Hebrews 12:2 tells us Jesus endured the cross "for the joy that was set before him." Suffering wasn't the destination — it was the passage. Joy is the purpose. Glory is the purpose.
So how do you fight for joy? Pastor Josh had a surprising answer: fascination. The more you are fascinated with who God is, the more curiosity you bring, the more joy you find. And when you lose that fascination? Joy goes first. Then love. Then passion. And what fills the gap? Resentment, bitterness, tiredness, spiritual illness.
He illustrated this with a golf story. He recently played a round with Jungmin — Ty's sister — a top-level professional who had won five championships. After four years of playing golf, Pastor Josh was eager to show off his skills: "I figured out how to draw the ball, hit it this way — can you give me a tip?"
Her response floored him.
"I don't know my golf yet. I'm here to get coached by this guy who tells me what my swing looks like. I'm still learning."

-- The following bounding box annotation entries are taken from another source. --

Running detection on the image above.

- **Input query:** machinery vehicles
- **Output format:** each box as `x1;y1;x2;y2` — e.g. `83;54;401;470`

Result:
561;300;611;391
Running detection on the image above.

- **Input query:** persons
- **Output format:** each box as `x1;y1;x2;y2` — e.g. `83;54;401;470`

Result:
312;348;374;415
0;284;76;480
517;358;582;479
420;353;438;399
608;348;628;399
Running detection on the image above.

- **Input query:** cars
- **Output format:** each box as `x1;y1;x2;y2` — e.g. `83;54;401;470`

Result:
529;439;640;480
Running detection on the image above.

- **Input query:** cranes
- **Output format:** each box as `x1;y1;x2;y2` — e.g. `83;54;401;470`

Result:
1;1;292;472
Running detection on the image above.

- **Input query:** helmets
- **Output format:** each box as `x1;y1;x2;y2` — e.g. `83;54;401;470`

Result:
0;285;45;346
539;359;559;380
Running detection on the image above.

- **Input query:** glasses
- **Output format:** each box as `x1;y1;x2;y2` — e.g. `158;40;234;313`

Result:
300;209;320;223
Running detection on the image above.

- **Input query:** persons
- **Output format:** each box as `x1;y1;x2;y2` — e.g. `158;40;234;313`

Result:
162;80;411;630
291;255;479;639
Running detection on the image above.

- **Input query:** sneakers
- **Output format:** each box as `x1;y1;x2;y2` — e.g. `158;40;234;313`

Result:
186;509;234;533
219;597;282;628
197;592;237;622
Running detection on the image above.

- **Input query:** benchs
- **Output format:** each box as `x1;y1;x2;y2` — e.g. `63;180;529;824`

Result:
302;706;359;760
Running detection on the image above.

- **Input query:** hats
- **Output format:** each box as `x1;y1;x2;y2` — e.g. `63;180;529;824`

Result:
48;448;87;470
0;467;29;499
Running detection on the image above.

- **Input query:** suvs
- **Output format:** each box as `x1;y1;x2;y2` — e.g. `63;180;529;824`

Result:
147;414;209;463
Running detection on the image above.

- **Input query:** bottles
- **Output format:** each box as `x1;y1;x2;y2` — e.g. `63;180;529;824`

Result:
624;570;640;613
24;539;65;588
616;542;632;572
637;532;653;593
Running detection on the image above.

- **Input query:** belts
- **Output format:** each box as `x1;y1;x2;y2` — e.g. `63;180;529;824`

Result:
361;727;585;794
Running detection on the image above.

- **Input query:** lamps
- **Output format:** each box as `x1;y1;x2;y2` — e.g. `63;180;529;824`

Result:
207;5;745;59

A champion golfer who says she doesn't know her golf yet. And here he was, four years in, thinking he'd figured it out. Sometimes we come to God the same way — thirty, forty years of faith and we think, "I've read Genesis to Revelation. What's new?" That attitude kills fascination. And without fascination, joy dies.
Challenge: Constant Obedience in One Direction
Pastor Josh closed with a powerful takeaway:
"We can't maintain our altitude, our attitude, our affection without constant obedience in one direction."
Christianity isn't a Sunday thing. It's not events and hype. It's constant obedience in one direction. Your altitude — flying high with Christ. Your attitude — becoming more like him. Your affection — loving him with real passion. None of it works without abiding.
Whatever life throws at you — sickness, financial struggle, the unexpected sting of life — it's not a crisis. It's the opportunity to bring God in. To experience him. To know him deeper. Don't be satisfied with where you are with Christ. Keep getting curious. Keep getting fascinated.
Jesus says it simply: abide in me. Attach to me like a branch to the vine. Word, love, joy — that's what it looks like.